Scuffles, les hooligans qui faisaient de la ‘techno bas du front’|INTERVIEW

par Léa Formentel

Après avoir fait l’éloge de leur dernier EP en date, Chromé total, dans le Tsugi n° 166, on en voulait encore. On s’est donc entretenu avec les deux Angevins de Scuffles. On a parlé de leur dernier projet donc, de leur nouvelle manière de composer, des potentielles collaborations et des personnages au style « hooligan tuning » qu’ils affichent sur scène.

 

Contents d’avoir sorti votre projet ?

Thomas : Carrément. Ça fait un an qu’on a enregistré l’EP.

Manuel : En fait on l’a enregistré sur le temps long, sur des sessions d’un jour ou deux. On n’a pas fait un bloc de quinze jours, par exemple, donc le processus d’enregistrement était assez long. C’est cool de le sortir enfin, parce que ça fait effectivement longtemps qu’on a les morceaux.

 

Habituellement, vous composez de cette manière ?

Manuel : Non. Sur cet EP-là, on a bossé avec Pierre et Simon, qui sont ex-membres du groupe Inüït basés en région nantaise. Ils bossent avec plein de monde varié, notamment Zaho de Sagazan. Simon est aussi le batteur d’Adé. C’était la première fois qu’on bossait avec des gens extérieurs, en tout cas pour la partie réelle. Eux, ils avaient un peu plus une « culture du synthé ». Nous on vient du rock au sens large, même si on fait de la musique électronique.

Thomas : Et leur studio ressemble un peu à un décor spatial. Donc on était dans notre petit vaisseau, avec plein de synthés analogiques à l’ancienne (et des récents aussi). On n’avait pas du tout l’habitude de travailler avec de gros synthés analogiques, normalement c’était surtout des VST, ce genre de choses. Dans leur studio, il y a à peine un ampli de guitare qui fonctionne, par contre il y a cinquante synthés dont la moitié, tu ne sais même pas ce que c’est… On a complètement renversé notre façon habituelle de faire, ça ouvrait des choses un peu différentes, ce qui est bien.

 

J’ai lu pourtant, que Chromé Total avait été écrit en quelques nuits…

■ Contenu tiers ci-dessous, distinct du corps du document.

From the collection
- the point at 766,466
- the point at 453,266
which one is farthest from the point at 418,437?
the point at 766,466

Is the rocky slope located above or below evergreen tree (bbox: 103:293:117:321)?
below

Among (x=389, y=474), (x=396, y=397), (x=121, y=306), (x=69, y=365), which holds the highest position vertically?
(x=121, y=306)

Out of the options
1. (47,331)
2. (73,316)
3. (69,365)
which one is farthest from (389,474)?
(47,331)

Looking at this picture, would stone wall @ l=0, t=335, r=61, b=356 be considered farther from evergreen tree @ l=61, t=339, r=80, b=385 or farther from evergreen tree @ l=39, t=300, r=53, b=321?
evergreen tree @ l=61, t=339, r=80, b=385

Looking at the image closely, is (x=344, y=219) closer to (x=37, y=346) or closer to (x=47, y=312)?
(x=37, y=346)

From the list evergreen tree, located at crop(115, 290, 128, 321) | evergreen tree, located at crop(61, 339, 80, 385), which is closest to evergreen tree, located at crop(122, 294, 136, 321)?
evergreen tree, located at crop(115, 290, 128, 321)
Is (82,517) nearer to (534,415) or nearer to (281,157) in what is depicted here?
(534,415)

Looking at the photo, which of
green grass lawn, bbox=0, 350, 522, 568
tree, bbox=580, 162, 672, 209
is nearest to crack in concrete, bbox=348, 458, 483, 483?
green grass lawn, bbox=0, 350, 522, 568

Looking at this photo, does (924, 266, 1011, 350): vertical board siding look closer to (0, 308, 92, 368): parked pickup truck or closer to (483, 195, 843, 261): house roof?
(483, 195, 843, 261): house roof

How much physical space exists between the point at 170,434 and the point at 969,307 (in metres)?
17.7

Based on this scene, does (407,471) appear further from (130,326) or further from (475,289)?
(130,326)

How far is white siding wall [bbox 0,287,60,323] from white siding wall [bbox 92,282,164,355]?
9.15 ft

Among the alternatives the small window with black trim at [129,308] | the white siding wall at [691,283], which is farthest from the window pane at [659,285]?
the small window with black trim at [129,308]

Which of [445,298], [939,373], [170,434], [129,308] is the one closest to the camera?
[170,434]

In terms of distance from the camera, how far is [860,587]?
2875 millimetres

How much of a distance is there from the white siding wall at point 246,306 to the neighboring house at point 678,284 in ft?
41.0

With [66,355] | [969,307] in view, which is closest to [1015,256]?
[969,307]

Manuel : Oui en fait, on arrivait avec une matière brute à chaque fois. Et les séances de compo c’est souvent très tard, avec des bières quoi…

Thomas : Effectivement, pour la plupart des chansons on amenait des démos, enregistrées avec nos petits doigts sur une carte son, sans préampli. On arrivait avec cette matière brute chez eux et on réenregistrait avec de chouettes sons, des idées un peu farfelues niveau production.

 

En parlant de lire, sur Bandcamp, dans l’encadré de la bio vous avez mis « résolument frontal voire même bas du front« . Est-ce que vous pouvez m’expliquer ?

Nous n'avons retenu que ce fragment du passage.